▸ **Short text fragments from websites**
# # #
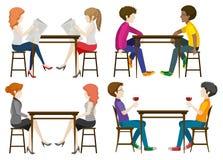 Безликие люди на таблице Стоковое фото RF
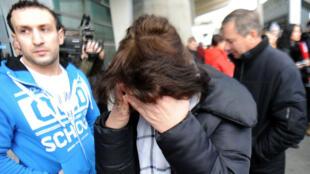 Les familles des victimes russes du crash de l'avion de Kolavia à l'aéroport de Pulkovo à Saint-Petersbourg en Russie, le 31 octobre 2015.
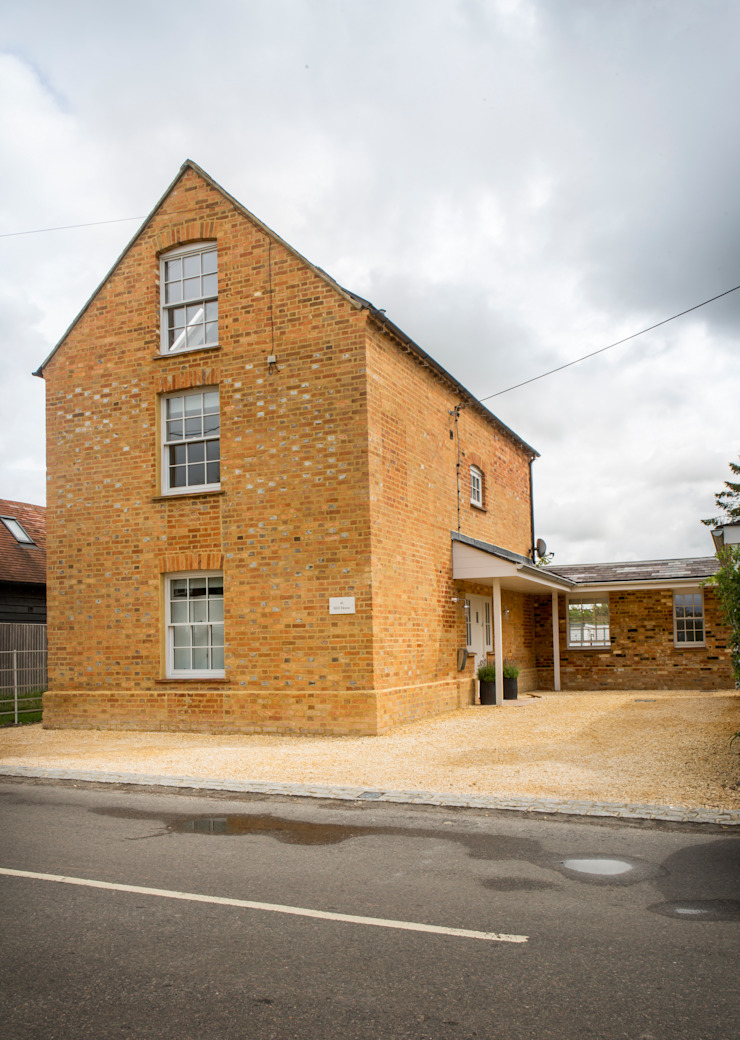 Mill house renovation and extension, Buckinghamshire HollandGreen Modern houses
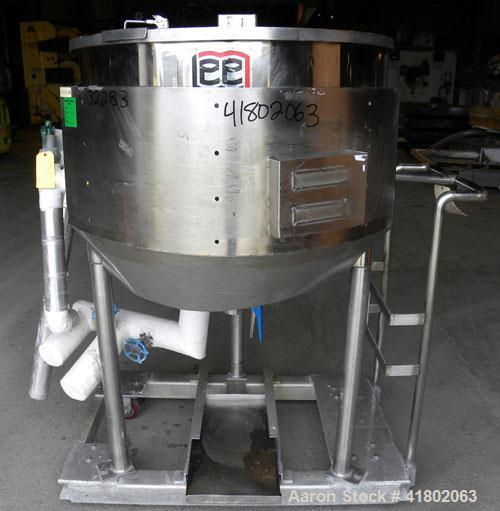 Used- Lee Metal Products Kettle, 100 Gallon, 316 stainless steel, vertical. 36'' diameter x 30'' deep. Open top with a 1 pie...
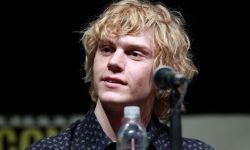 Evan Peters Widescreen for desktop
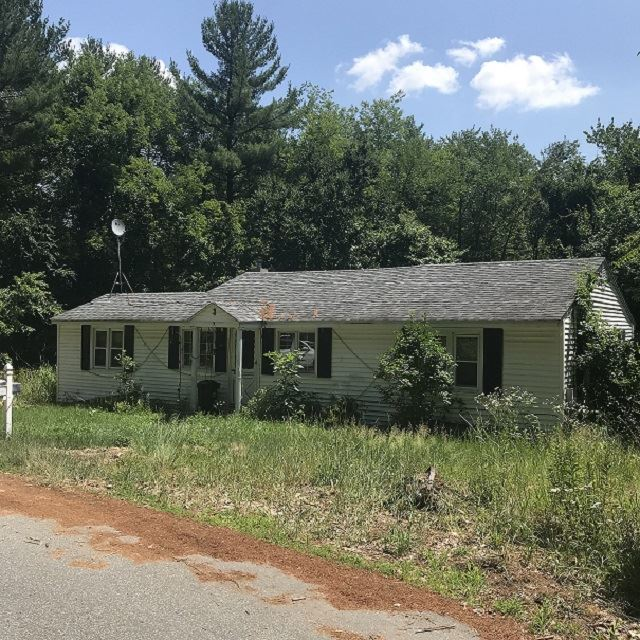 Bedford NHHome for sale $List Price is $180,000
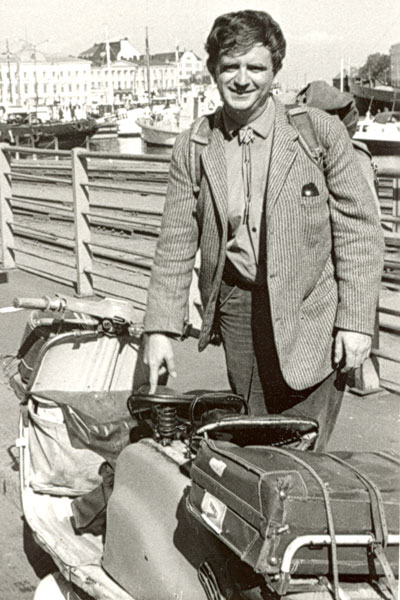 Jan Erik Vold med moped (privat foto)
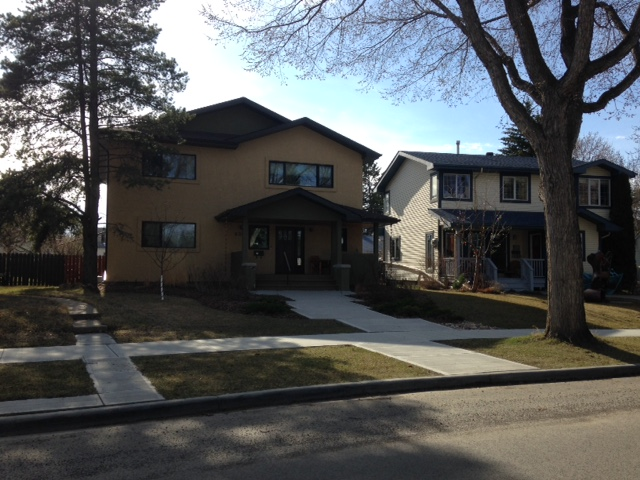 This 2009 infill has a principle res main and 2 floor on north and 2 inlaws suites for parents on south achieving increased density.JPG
# # #
▸ **Problem to work on**
Only the lines from the first line of the entries through the line containing "Mill house renovation" should be output, exactly as they are, without pictures.

▸ **Result of the exercise**
 Безликие люди на таблице Стоковое фото RF
 Les familles des victimes russes du crash de l'avion de Kolavia à l'aéroport de Pulkovo à Saint-Petersbourg en Russie, le 31 octobre 2015.
 Mill house renovation and extension, Buckinghamshire HollandGreen Modern houses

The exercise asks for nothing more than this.